How has the world reacted to the UAE in Sudan?
The world has been slow to respond since the SAF first publicly accused the UAE of supplying the RSF in November 2023.
Sudan’s ICJ case against the UAE was thrown out in May 2025 by the court, whose judges cited a lack of jurisdiction to rule on the matter, as the UAE had opted out of settling genocide cases at the court when it signed the Genocide Convention in 2005.
The UAE has also pressured allies into giving their support. In April 2024, the Gulf state cancelled meetings with UK ministers after London did not defend the UAE at a UN Security Council meeting on Sudan.
Two months later, UK government officials told African diplomats to avoid speaking about the UAE’s role in Sudan, according to The Guardian.
David Lammy, the then-UK Foreign Secretary, visited the Chad border with Sudan in January 2025, describing the situation as “the biggest humanitarian catastrophe on the planet”.
But he skirted parliamentary questions about the UAE’s involvement in the conflict upon his return.
The British government has also been holding secret talks with the RSF, according to The Guardian, which also reported that British-made military equipment is being used by the RSF.
A major international conference on the Sudan crisis was hosted in April 2025 in London, with the UAE invited to attend. But the Sudanese government, dominated by Burhan and the military, was not invited, to its anger.
The conference was slammed as a “diplomatic flop” after the RSF timed an offensive on el-Fasher to coincide with the summit, then announced the establishment of a parallel government.

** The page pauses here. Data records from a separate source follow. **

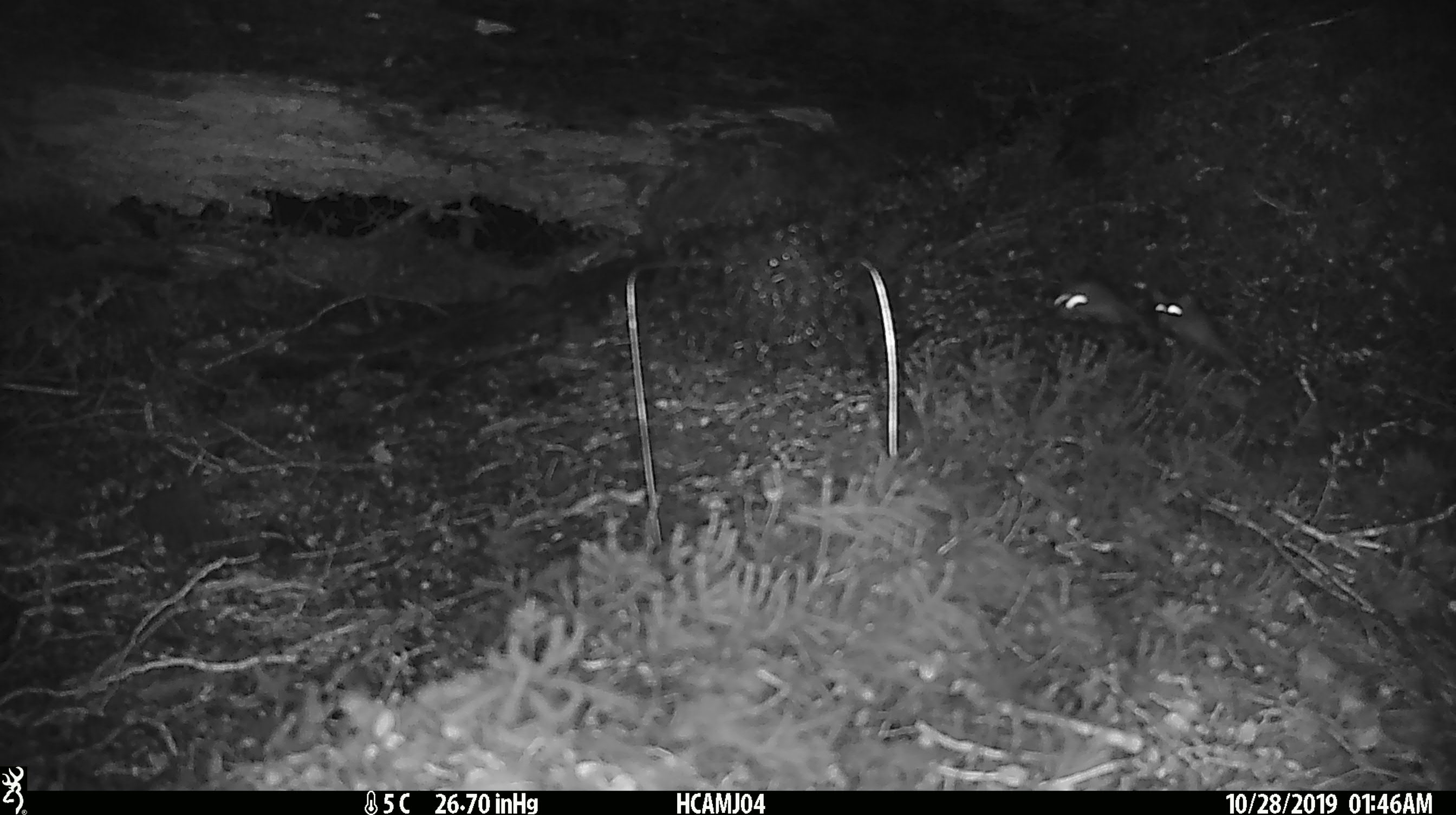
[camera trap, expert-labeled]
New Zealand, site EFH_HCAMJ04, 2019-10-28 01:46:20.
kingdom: Animalia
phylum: Chordata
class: Mammalia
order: Rodentia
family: Muridae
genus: Mus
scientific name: Mus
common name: mouse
Mouse (Mus).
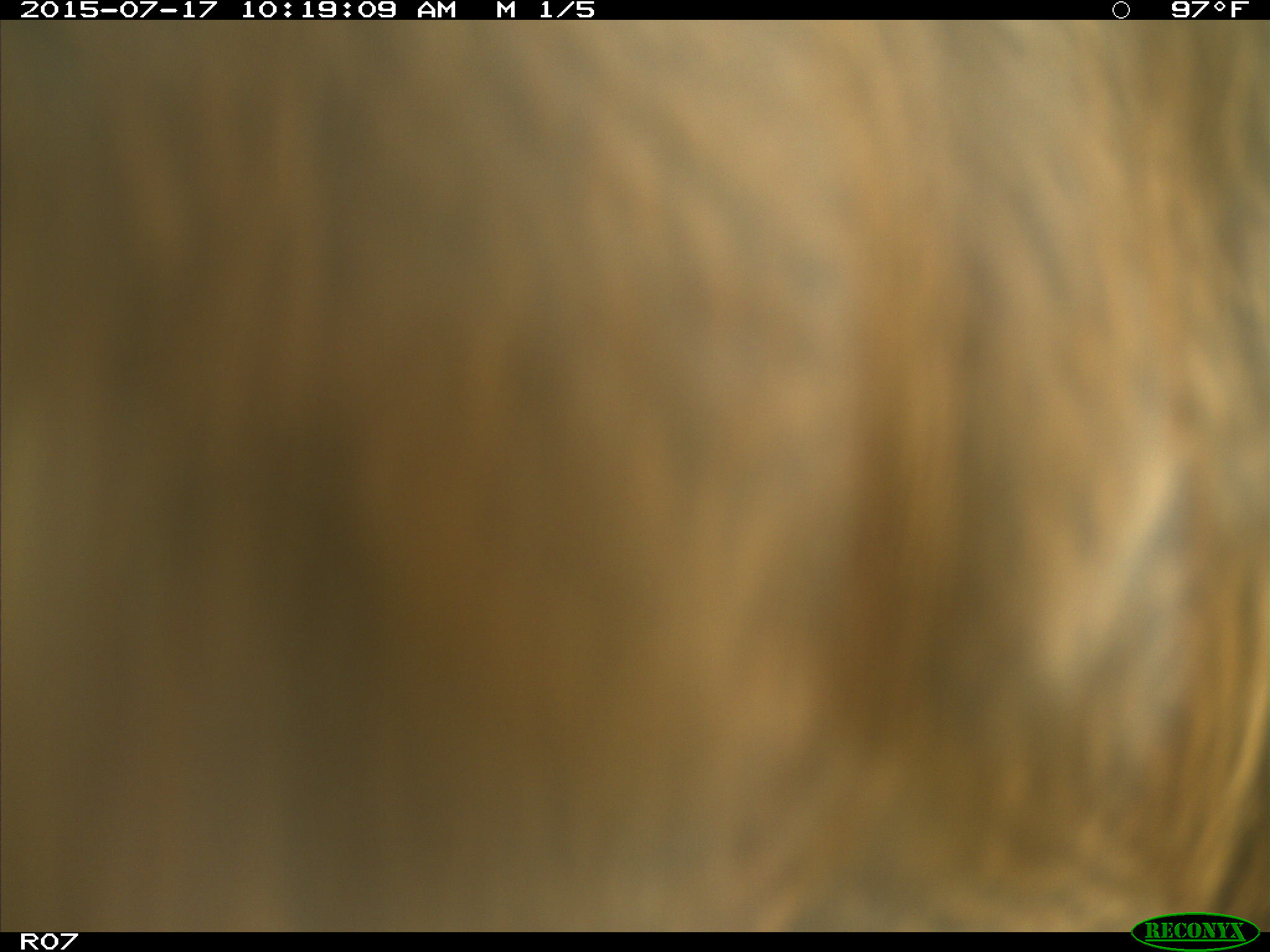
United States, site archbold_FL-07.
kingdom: Animalia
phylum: Chordata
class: Mammalia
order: Artiodactyla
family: Bovidae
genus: Bos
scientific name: Bos taurus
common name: domestic cow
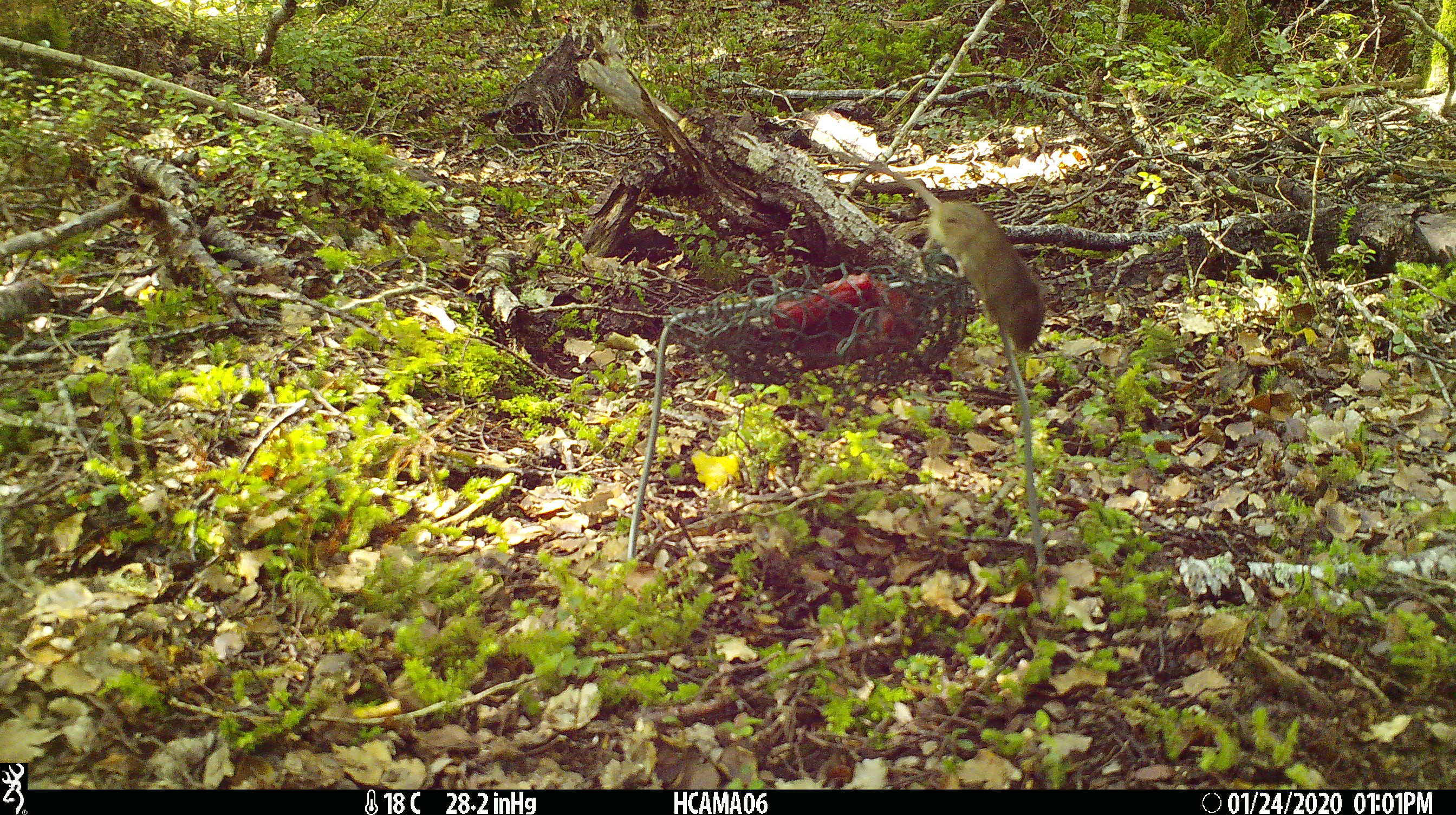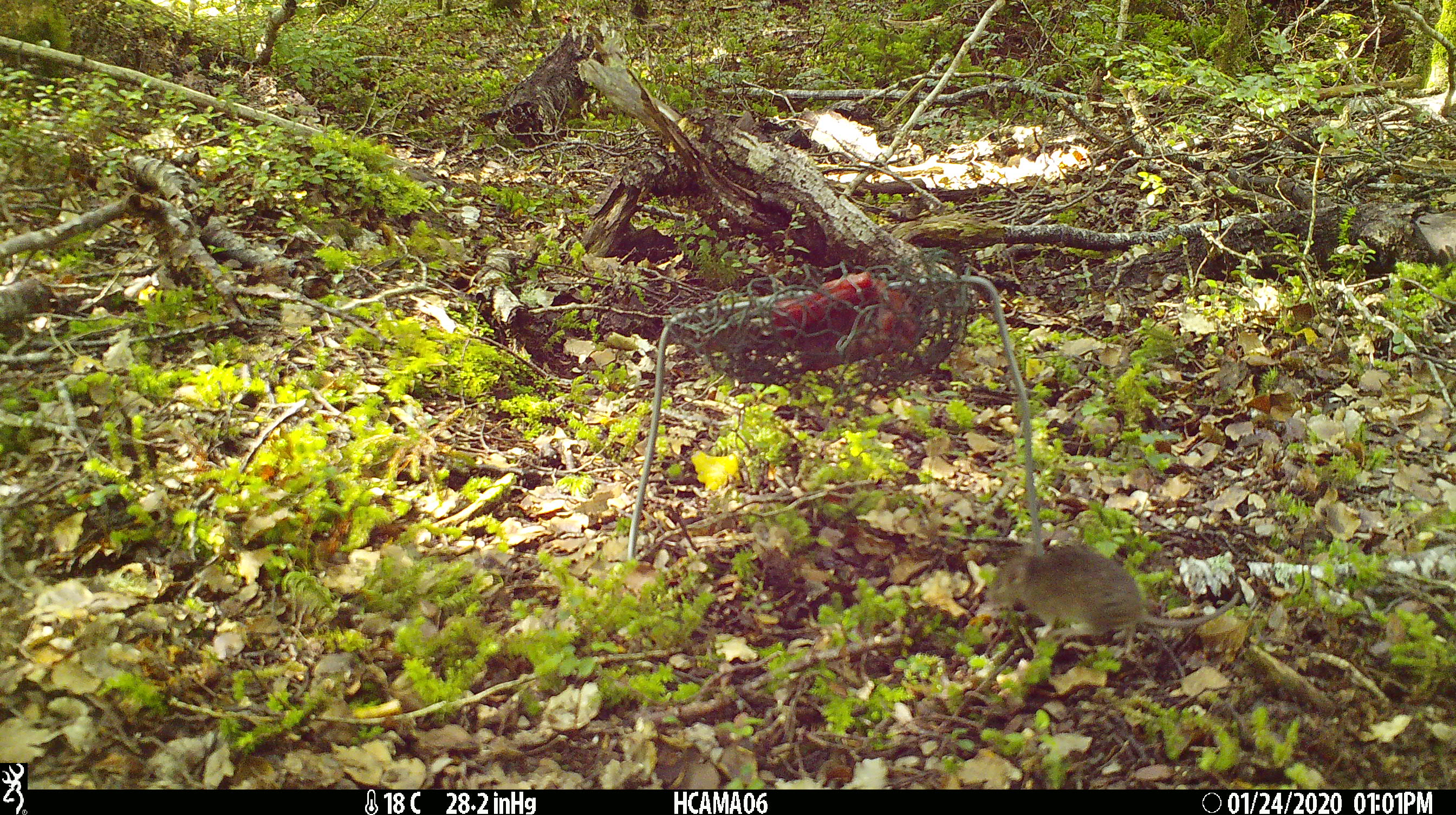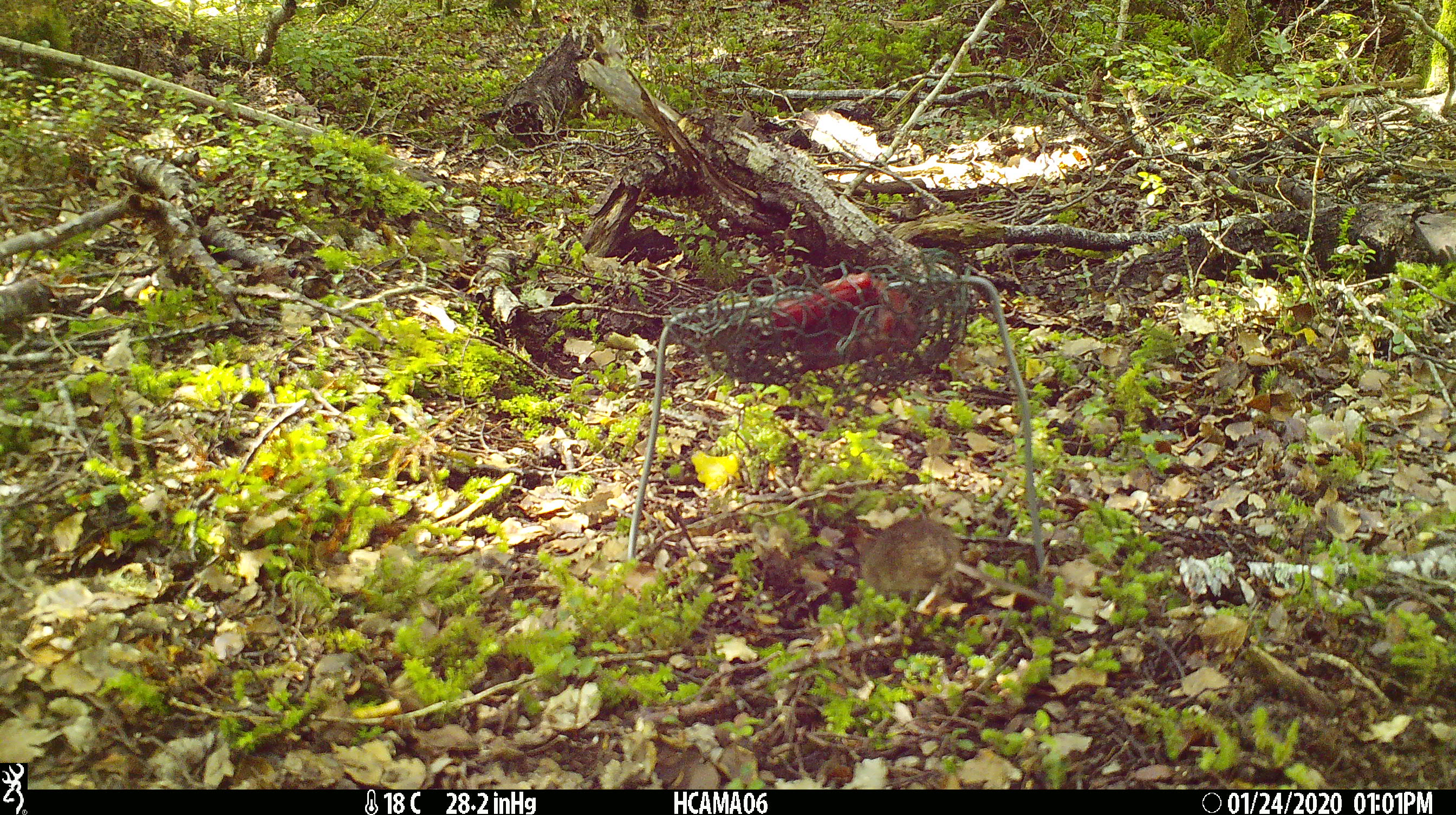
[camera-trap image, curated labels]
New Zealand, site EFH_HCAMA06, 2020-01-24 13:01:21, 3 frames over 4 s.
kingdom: Animalia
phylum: Chordata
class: Mammalia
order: Rodentia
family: Muridae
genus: Mus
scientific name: Mus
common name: mouse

The conference also failed in its objective of setting up a contact group for ceasefire talks amid arguments between Egypt, Saudi Arabia and the UAE.
In September 2025, US President Donald Trump published a peace plan co-authored with Egypt, Saudi Arabia and the UAE.
It proposes a three-month humanitarian truce, followed by a permanent ceasefire and a civilian government.
Israel, meanwhile, has joined the Emiratis in criticising the SAF. On 31 October, days after the RSF’s massacre in el-Fasher, a post on the Israeli state’s official Arabic-language X account compared the SAF to the Muslim Brotherhood and Hamas.